The FDA recently released its long-awaited but highly controversial final guidance permitting drug and device manufacturers to distribute medical journal articles and medical or scientific texts that discuss off-label uses of approved products.
The guidance, “Good Reprint Practice for the Distribution of Medical Journal Articles and Medical or Scientific Reference Publications on Unapproved New Uses of Approved Drug and Approved or Cleared Medical Devices,” is available on the FDA’s Web site: http://www.fda.gov/oc/op/ goodreprint.html.
A major critic of the guidance, Rep Henry Waxman (D-Calif), chair of the House Committee on Energy and Commerce, urged the Obama administration “to carefully reexamine” the policy. Waxman accused Bush’s political appointees of giving drug companies “a long-coveted parting gift.”

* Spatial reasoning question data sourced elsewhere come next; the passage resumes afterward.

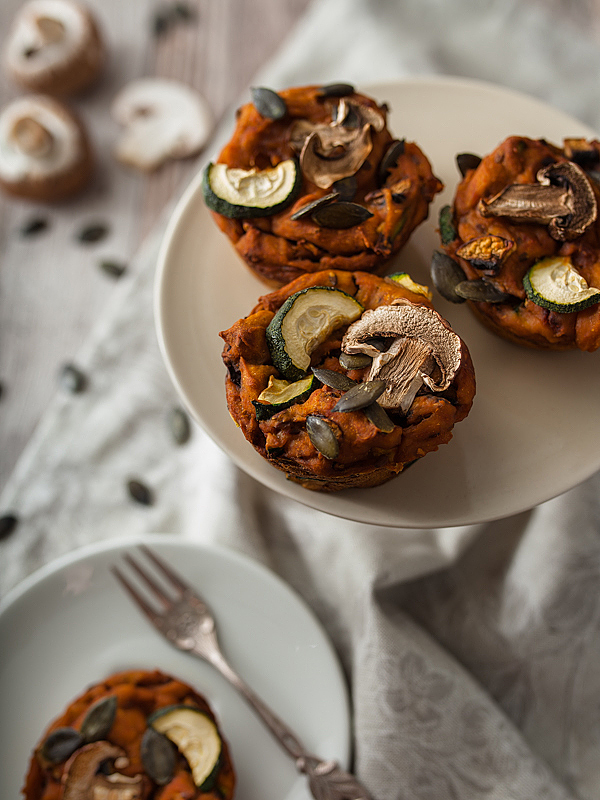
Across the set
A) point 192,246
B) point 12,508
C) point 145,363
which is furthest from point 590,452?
point 12,508

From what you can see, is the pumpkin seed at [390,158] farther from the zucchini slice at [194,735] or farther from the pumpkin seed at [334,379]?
the zucchini slice at [194,735]

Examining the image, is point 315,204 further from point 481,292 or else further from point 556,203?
point 556,203

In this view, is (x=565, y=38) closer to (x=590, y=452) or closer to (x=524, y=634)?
(x=590, y=452)

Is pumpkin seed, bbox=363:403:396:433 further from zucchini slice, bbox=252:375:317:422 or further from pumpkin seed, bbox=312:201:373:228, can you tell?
pumpkin seed, bbox=312:201:373:228

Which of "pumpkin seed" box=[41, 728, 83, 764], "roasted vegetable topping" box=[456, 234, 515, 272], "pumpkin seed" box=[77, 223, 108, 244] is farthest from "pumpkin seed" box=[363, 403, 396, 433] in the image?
"pumpkin seed" box=[77, 223, 108, 244]

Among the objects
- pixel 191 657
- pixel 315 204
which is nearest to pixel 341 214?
pixel 315 204

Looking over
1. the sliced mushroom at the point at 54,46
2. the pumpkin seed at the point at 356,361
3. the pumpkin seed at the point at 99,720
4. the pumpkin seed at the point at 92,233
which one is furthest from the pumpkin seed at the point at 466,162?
the sliced mushroom at the point at 54,46
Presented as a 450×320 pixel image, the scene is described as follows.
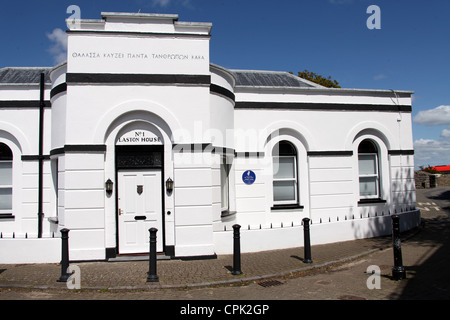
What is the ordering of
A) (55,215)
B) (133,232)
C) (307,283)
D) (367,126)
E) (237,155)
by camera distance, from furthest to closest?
(367,126), (237,155), (55,215), (133,232), (307,283)

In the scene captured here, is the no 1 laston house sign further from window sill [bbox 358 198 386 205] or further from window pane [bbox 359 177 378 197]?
window pane [bbox 359 177 378 197]

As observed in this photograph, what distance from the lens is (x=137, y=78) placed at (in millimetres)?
8773

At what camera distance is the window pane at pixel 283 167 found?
11490 millimetres

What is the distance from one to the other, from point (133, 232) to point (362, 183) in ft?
27.1

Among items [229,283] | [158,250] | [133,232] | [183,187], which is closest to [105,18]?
[183,187]

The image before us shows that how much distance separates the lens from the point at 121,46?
345 inches

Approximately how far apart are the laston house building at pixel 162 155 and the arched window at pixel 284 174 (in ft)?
0.12

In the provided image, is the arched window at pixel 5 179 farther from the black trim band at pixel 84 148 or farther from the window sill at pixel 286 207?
the window sill at pixel 286 207

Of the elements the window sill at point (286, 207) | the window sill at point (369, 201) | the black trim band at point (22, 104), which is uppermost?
the black trim band at point (22, 104)

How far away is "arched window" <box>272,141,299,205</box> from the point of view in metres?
11.5

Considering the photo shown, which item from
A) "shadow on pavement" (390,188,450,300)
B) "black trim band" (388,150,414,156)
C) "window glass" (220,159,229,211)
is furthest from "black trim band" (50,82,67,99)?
"black trim band" (388,150,414,156)

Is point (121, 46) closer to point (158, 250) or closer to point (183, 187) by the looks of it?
point (183, 187)

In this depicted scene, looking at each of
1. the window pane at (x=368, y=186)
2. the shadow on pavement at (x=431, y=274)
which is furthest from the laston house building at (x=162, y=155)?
the shadow on pavement at (x=431, y=274)
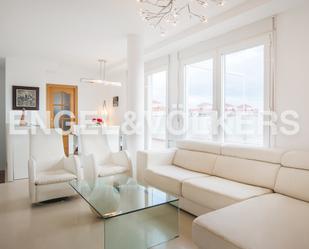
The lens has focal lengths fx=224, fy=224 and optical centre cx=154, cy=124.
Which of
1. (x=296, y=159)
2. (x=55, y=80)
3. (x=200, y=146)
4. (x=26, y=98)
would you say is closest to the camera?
(x=296, y=159)

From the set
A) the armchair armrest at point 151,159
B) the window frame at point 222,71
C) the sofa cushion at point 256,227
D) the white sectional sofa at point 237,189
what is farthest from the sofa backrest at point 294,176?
the armchair armrest at point 151,159

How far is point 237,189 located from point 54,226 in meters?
2.07

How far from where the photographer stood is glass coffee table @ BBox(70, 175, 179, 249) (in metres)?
2.03

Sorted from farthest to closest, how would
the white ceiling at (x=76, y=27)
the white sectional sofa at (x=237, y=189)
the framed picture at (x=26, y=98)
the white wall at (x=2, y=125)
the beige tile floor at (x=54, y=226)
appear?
the white wall at (x=2, y=125) → the framed picture at (x=26, y=98) → the white ceiling at (x=76, y=27) → the beige tile floor at (x=54, y=226) → the white sectional sofa at (x=237, y=189)

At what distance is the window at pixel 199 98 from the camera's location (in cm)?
A: 380

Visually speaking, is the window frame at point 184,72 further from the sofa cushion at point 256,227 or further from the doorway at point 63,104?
the doorway at point 63,104

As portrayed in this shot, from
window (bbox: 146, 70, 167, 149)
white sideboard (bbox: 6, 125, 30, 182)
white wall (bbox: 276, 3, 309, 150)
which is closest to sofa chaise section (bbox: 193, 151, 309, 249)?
white wall (bbox: 276, 3, 309, 150)

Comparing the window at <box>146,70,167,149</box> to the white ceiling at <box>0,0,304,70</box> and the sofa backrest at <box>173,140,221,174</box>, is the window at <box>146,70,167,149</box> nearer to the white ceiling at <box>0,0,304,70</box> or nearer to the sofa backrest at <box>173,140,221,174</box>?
the white ceiling at <box>0,0,304,70</box>

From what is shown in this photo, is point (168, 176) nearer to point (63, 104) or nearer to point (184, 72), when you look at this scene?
point (184, 72)

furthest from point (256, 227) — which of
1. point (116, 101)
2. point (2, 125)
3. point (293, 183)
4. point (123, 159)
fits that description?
point (2, 125)

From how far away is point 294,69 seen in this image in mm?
2648

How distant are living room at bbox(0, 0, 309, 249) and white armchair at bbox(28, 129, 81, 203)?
16mm

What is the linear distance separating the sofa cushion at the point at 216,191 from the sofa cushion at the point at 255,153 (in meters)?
0.36

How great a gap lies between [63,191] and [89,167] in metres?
0.48
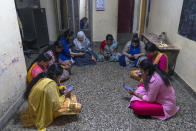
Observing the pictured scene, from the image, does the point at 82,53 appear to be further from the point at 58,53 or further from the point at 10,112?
the point at 10,112

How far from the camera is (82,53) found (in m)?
3.75

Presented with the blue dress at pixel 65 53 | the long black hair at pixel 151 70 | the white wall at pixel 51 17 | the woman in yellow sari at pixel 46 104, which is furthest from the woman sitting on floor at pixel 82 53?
the long black hair at pixel 151 70

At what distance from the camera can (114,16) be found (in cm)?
492

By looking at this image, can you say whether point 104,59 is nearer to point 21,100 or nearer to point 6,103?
point 21,100

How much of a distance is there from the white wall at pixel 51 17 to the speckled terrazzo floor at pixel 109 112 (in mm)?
2844

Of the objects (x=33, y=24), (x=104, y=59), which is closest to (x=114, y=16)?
(x=104, y=59)

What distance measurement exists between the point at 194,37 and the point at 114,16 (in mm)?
2871

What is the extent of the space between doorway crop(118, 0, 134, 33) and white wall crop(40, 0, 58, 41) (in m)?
2.56

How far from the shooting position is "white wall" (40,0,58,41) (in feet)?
16.4

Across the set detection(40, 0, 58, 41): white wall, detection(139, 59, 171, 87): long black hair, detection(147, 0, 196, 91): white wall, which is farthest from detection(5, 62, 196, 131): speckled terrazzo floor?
detection(40, 0, 58, 41): white wall

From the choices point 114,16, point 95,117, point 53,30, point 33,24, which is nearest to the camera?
point 95,117

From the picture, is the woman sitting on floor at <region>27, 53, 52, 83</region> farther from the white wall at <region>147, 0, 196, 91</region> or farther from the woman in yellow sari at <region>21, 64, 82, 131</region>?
the white wall at <region>147, 0, 196, 91</region>

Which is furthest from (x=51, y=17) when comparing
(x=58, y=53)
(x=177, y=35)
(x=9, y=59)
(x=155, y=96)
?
(x=155, y=96)

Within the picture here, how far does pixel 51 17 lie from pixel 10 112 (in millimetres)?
3920
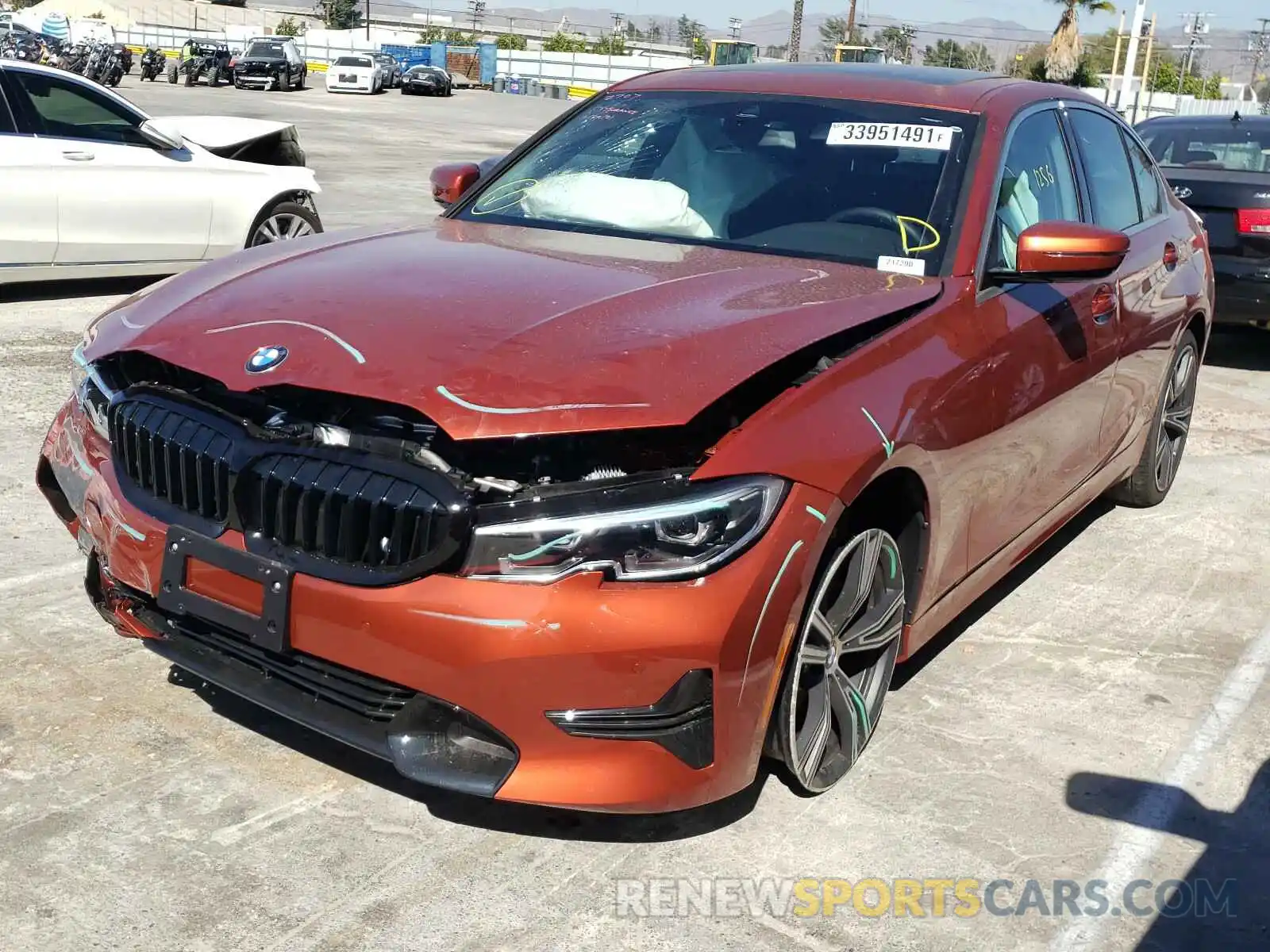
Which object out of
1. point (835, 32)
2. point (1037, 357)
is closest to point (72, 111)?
point (1037, 357)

“Despite revelations that drug companies manipulate medical journal articles to exaggerate the benefits and downplay the risks of their drugs, the guidance gives companies a green light to promote unapproved uses of their products by handing out these journal articles,” he said. “This fundamentally undermines the requirement that companies prove to the FDA that each new use is safe and effective.”
Others, however, perceive the guidance as highly restrictive. In 1998, the Washington Legal Foundation (WLF) obtained a federal court injunction (Washington Legal Foundation v Friedman) that prohibits the FDA from preventing manufacturers from disseminating peer-reviewed medical journal articles and medical texts that contain off-label information. When a draft of the guidance was released last year, the WLF contended that it raised serious First Amendment concerns regarding manufacturers’ rights to speak truthfully about important health care issues. The WLF pledged to initiate court action if the FDA adopted a final guidance that violated either the existing federal court injunction or the First Amendment.

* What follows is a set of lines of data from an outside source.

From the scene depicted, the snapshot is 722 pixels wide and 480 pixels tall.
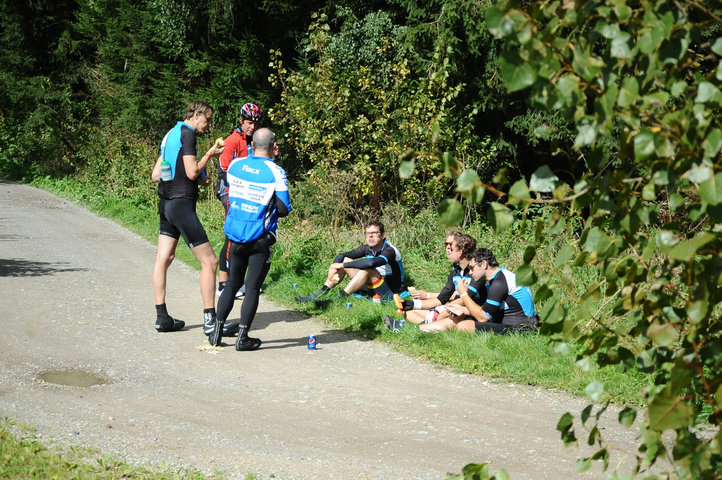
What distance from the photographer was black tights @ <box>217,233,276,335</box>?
7809 mm

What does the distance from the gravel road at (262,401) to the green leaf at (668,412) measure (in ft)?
9.90

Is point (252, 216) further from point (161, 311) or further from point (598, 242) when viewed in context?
point (598, 242)

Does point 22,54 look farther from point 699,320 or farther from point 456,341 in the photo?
point 699,320

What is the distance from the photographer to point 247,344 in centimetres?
789

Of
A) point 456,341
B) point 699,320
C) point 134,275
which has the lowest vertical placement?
point 134,275

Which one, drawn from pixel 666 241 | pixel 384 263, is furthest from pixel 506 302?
pixel 666 241

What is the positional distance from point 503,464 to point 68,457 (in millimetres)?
2687

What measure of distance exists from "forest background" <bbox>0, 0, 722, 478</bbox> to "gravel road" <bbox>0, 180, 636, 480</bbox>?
626mm

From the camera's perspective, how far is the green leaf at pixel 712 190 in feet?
6.63

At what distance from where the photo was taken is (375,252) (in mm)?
10281

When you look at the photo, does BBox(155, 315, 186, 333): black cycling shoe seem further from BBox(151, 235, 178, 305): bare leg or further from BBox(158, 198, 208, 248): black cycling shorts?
BBox(158, 198, 208, 248): black cycling shorts

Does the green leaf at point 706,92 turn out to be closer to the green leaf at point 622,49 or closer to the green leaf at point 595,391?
the green leaf at point 622,49

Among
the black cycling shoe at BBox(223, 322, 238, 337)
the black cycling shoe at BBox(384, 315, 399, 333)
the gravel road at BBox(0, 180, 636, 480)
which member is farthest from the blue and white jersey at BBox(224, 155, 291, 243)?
the black cycling shoe at BBox(384, 315, 399, 333)

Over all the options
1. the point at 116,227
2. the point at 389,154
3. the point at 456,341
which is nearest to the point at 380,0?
the point at 389,154
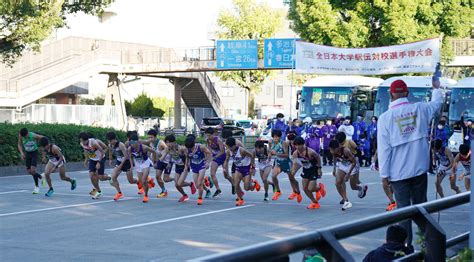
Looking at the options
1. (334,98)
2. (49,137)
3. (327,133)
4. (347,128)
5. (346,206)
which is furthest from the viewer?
(334,98)

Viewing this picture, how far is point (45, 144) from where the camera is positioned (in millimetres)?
19141

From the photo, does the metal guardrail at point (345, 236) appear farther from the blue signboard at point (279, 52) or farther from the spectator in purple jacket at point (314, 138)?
the blue signboard at point (279, 52)

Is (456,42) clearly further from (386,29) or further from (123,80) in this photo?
(123,80)

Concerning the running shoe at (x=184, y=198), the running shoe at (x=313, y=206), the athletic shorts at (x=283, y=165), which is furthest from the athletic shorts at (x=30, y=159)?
the running shoe at (x=313, y=206)

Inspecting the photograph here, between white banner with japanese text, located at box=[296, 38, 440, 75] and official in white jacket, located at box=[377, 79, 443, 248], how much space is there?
1894 cm

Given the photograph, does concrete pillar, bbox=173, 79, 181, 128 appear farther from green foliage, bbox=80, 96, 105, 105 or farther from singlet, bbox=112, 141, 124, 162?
singlet, bbox=112, 141, 124, 162

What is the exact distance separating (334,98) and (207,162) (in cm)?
1950

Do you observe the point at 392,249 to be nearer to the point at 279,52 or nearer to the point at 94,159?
the point at 94,159

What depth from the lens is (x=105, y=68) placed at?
51.0 metres

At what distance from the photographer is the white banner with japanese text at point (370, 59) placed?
2798 centimetres

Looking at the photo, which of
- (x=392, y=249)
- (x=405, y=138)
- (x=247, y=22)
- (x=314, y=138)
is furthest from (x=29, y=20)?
(x=247, y=22)

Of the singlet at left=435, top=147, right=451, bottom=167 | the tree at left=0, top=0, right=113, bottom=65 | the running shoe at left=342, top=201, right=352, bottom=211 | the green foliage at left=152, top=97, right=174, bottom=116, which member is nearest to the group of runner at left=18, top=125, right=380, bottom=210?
the running shoe at left=342, top=201, right=352, bottom=211

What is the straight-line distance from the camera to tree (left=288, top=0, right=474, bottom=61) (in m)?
42.1

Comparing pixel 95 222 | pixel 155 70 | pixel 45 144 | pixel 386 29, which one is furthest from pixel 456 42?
pixel 95 222
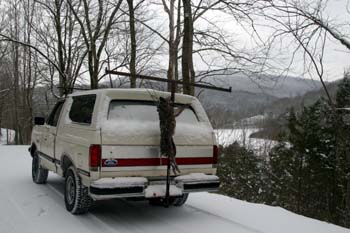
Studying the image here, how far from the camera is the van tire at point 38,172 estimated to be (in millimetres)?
8805

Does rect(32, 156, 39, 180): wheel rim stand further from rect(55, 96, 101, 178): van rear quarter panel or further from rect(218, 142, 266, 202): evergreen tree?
rect(218, 142, 266, 202): evergreen tree

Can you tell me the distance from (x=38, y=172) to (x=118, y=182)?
421cm

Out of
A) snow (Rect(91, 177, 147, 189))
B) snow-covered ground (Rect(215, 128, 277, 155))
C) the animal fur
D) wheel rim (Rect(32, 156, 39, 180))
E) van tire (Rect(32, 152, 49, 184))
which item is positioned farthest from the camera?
snow-covered ground (Rect(215, 128, 277, 155))

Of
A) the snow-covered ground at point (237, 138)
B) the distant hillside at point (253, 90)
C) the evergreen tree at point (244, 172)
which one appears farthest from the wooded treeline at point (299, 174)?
the distant hillside at point (253, 90)

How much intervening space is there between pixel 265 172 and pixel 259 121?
20.1m

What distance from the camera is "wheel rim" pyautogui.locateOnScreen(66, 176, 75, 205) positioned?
20.4 feet

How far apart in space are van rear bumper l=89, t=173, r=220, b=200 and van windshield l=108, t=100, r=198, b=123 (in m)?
0.92

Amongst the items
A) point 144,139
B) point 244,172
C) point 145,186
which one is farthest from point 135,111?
point 244,172

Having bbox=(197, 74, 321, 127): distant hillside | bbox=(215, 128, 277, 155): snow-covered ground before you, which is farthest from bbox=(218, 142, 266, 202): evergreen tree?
bbox=(197, 74, 321, 127): distant hillside

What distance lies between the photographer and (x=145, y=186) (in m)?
5.56

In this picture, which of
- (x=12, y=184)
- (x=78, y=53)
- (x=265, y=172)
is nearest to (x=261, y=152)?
(x=265, y=172)

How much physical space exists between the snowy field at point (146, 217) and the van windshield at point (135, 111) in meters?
1.53

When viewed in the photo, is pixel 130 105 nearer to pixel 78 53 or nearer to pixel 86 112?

When asked about the WLF’s stance on the final guidance, Richard Samp, the organization’s chief counsel, said that the WLF continues to have serious reservations about the reprint guidance.
“Despite what some ill-informed critics on the Left are saying, this guidance is a significant tightening of prior speech restrictions. Just how bad the guidance is depends to a certain extent on how strictly the FDA interprets an ‘adequate and well-controlled study,’” he said. “If the FDA means to limit studies that can be disseminated to those that are sufficient to warrant the granting of an NDA [New Drug Application], then the restriction is so tight that it cannot survive First Amendment scrutiny and the FDA is in contempt of the current federal court injunction that we won against them. We have no plans to pursue litigation at this point; there is no point in doing so until the Obama administration makes clear how it intends to address the issue.”
The guidance published in January encourages manufacturers to seek approvals and clearance for new indications and intended uses. It also acknowledges that health care professionals may lawfully use or prescribe an approved drug or cleared device for off-label treatment.
“These off-label uses or treatment regimens may be important and may even constitute a medically recognized standard of care,” the guidance said, noting that public health may be advanced by health care professionals receiving medical journal articles or texts about such uses.
Comments and changes
The final guidance incorporates some but not all recommendations given in response to the 2008 draft guidance.
As advocated by industry, the final guidance retains a “safe harbor” type statement, which basically says that if a manufacturer follows the recommendations in the guidance, the FDA will not consider the distribution of such medical and scientific information as “establishing intent that the product will be used for an unapproved new use.” But the FDA also warned that compliance with the guidance would not save from enforcement a manufacturer who “engages in other conduct that unlawfully promotes an unapproved use of a medical product.”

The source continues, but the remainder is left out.